Copy out, word for word, every line from the first one through the line holding "Answer: [751,555], [320,574], [426,588], [241,273], [395,792]", both included.

::::

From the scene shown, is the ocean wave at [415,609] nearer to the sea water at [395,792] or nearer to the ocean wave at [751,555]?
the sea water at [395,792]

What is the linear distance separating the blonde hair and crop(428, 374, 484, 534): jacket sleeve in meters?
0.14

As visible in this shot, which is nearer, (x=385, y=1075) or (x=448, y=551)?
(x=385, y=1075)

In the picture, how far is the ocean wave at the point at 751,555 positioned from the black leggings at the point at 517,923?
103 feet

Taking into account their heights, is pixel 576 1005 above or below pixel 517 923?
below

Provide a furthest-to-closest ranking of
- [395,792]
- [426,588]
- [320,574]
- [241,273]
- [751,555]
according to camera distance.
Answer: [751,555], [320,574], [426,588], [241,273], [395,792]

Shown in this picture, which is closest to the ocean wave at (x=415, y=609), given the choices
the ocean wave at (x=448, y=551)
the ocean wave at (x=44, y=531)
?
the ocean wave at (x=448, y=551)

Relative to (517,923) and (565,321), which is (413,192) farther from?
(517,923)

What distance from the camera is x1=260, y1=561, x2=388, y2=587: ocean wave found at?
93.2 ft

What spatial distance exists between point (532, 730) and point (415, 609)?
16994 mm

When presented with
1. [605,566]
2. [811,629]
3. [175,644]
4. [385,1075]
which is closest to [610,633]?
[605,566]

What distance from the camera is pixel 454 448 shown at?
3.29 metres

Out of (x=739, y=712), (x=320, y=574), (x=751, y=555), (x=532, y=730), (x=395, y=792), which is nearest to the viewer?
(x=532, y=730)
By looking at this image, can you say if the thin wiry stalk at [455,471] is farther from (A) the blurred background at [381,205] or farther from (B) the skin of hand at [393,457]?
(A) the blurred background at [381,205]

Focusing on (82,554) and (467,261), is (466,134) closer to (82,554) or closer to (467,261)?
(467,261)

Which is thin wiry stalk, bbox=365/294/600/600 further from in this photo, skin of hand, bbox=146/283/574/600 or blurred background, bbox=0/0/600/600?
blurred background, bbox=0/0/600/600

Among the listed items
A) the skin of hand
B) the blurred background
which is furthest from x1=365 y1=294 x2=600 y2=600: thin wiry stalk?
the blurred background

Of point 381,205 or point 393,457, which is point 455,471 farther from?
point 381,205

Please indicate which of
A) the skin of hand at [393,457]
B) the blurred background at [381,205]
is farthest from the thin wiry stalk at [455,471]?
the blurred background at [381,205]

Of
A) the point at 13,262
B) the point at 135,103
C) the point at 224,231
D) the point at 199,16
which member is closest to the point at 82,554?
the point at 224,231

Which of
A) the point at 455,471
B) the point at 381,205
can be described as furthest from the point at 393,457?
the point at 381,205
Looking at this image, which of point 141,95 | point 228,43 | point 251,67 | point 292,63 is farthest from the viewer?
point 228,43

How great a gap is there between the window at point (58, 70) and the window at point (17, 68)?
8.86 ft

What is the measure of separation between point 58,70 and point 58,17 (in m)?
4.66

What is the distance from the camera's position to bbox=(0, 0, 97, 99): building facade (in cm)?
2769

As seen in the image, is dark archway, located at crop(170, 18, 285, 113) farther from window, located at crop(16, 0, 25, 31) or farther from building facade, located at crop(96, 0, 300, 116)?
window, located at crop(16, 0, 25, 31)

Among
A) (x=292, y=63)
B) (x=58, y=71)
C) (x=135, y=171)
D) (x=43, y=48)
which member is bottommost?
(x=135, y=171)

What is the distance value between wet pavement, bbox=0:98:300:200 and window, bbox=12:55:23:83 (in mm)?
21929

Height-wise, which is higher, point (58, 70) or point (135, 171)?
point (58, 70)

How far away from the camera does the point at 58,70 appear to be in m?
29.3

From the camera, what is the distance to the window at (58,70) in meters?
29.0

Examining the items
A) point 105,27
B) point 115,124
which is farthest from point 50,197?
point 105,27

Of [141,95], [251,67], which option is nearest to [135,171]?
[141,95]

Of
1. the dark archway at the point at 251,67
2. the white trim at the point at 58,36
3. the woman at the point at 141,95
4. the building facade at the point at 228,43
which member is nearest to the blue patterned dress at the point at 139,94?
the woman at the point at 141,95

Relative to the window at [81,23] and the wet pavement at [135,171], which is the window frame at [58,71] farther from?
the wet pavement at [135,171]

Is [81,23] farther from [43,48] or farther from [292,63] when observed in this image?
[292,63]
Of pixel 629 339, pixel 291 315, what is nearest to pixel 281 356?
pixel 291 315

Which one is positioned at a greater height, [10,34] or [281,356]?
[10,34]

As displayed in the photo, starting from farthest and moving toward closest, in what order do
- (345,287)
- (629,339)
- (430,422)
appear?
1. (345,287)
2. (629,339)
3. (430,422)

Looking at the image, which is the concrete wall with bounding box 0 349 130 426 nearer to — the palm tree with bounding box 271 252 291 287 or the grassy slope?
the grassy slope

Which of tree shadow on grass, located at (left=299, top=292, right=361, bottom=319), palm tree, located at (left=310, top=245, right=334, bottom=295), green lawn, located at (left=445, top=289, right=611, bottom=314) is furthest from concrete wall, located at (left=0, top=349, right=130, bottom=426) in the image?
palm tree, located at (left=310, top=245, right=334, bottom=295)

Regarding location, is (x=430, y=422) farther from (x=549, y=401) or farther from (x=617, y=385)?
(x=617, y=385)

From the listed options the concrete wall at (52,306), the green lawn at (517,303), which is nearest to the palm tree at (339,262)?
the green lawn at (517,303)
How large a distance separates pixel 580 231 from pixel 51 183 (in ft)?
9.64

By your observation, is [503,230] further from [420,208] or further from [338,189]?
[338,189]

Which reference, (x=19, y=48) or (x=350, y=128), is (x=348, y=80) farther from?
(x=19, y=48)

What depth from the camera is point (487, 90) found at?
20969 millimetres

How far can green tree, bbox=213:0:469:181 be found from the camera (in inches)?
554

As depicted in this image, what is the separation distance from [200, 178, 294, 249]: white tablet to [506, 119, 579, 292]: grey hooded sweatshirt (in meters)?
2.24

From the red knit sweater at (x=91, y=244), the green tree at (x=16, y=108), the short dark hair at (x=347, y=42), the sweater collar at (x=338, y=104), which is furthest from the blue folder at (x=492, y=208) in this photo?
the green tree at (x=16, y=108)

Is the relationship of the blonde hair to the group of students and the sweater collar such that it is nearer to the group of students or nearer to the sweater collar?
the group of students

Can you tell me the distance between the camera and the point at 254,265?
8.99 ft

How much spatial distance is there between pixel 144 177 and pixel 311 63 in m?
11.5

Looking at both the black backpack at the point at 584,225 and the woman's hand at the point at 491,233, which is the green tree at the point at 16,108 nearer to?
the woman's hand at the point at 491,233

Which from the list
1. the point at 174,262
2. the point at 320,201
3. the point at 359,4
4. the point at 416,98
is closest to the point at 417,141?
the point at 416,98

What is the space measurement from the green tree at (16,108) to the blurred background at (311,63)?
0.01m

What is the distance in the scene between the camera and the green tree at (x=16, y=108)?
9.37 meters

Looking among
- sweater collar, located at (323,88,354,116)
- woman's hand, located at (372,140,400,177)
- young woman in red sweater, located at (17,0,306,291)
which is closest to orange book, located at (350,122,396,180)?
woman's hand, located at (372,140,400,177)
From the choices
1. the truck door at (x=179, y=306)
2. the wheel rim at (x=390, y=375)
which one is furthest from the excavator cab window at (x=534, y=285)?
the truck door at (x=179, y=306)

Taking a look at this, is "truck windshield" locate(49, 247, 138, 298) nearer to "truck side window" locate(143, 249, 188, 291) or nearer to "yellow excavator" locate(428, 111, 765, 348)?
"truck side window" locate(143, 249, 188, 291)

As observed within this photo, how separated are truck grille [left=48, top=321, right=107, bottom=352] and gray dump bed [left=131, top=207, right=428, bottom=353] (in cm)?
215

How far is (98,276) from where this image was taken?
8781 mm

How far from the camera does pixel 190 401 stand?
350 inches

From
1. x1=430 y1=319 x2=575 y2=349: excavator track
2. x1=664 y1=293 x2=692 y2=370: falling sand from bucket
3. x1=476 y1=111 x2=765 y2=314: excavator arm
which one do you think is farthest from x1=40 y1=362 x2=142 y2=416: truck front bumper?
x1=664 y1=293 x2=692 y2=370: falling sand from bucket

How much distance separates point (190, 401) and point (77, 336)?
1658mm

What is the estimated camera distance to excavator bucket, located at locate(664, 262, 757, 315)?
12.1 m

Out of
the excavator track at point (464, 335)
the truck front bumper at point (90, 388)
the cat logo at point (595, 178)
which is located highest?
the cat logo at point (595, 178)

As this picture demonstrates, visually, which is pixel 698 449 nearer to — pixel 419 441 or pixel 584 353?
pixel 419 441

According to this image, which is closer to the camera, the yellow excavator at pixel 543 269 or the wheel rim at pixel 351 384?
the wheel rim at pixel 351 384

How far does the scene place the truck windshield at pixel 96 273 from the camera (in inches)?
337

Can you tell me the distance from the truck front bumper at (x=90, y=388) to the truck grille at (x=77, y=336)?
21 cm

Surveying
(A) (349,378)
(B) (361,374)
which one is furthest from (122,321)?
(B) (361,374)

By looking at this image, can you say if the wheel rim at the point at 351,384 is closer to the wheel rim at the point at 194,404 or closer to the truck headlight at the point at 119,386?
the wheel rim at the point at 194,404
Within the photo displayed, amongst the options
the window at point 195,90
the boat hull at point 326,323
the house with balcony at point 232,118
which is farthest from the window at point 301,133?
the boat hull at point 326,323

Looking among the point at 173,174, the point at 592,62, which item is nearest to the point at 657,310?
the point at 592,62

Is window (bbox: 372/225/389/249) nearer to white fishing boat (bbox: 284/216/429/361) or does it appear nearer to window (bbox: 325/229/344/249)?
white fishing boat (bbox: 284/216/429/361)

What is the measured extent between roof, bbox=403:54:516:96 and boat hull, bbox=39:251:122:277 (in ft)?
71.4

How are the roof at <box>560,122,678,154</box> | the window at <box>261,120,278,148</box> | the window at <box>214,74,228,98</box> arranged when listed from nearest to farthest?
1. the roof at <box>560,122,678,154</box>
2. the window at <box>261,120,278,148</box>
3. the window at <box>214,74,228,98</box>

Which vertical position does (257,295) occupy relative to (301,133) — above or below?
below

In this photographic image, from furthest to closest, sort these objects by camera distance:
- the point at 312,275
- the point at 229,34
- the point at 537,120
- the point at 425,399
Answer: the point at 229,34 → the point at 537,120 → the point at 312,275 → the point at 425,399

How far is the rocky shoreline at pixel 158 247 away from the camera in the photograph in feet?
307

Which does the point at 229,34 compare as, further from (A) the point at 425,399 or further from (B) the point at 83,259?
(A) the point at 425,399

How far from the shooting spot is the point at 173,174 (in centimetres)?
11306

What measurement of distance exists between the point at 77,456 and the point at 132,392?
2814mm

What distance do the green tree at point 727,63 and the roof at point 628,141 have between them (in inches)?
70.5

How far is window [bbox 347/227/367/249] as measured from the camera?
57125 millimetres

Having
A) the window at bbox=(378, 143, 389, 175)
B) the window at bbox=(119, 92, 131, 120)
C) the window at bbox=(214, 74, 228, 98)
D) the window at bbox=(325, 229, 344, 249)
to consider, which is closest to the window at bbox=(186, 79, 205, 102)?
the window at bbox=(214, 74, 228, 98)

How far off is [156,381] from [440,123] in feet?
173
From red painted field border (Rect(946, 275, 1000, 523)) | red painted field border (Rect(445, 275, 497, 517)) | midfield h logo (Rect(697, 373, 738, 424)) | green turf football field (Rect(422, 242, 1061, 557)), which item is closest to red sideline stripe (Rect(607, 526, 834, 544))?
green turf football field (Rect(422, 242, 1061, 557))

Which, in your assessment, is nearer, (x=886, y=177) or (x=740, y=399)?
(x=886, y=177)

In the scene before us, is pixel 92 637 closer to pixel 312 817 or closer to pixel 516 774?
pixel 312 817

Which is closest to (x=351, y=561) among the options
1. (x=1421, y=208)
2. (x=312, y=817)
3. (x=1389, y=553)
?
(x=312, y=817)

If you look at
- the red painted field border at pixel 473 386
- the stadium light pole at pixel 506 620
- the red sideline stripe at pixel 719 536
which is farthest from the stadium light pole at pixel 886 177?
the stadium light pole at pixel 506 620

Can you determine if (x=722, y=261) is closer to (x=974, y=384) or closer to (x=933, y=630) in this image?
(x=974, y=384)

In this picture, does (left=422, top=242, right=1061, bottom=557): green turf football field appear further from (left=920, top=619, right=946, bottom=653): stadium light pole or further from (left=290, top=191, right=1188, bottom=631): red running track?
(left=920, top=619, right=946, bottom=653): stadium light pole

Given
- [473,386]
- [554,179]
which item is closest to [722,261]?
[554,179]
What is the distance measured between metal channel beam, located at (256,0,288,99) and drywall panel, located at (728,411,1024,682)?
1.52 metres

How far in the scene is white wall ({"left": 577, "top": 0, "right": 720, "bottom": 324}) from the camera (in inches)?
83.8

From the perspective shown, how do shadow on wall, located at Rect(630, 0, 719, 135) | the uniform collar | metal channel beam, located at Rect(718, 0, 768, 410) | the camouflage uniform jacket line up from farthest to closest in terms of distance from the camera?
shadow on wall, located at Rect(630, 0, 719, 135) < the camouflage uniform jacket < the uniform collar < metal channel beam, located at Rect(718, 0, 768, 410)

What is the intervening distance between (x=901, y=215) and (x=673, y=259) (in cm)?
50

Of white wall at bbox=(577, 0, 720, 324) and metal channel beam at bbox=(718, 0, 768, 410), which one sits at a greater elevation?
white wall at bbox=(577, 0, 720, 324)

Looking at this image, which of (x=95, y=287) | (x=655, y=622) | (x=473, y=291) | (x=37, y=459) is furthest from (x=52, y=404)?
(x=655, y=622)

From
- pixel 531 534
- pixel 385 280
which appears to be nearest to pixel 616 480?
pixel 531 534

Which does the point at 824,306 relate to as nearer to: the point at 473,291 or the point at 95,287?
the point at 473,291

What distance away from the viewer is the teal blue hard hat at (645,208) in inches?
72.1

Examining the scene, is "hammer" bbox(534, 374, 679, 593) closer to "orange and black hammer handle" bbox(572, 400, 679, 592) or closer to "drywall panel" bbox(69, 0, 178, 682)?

::::

## Exercise output
From the scene shown, is the ocean wave at [415,609] nearer to the sea water at [395,792] or nearer to the ocean wave at [751,555]?
the sea water at [395,792]

What is the linear distance separating the blonde hair and crop(428, 374, 484, 534): jacket sleeve in meters?
0.14

As visible in this shot, which is nearer, (x=385, y=1075) or (x=448, y=551)?
(x=385, y=1075)

In the picture, how far is the ocean wave at the point at 751,555 positioned from the black leggings at the point at 517,923?
103 feet

Taking into account their heights, is pixel 576 1005 above or below pixel 517 923?
below

Provide a furthest-to-closest ranking of
- [395,792]
- [426,588]
- [320,574]
- [241,273]
- [751,555]
according to camera distance.
Answer: [751,555], [320,574], [426,588], [241,273], [395,792]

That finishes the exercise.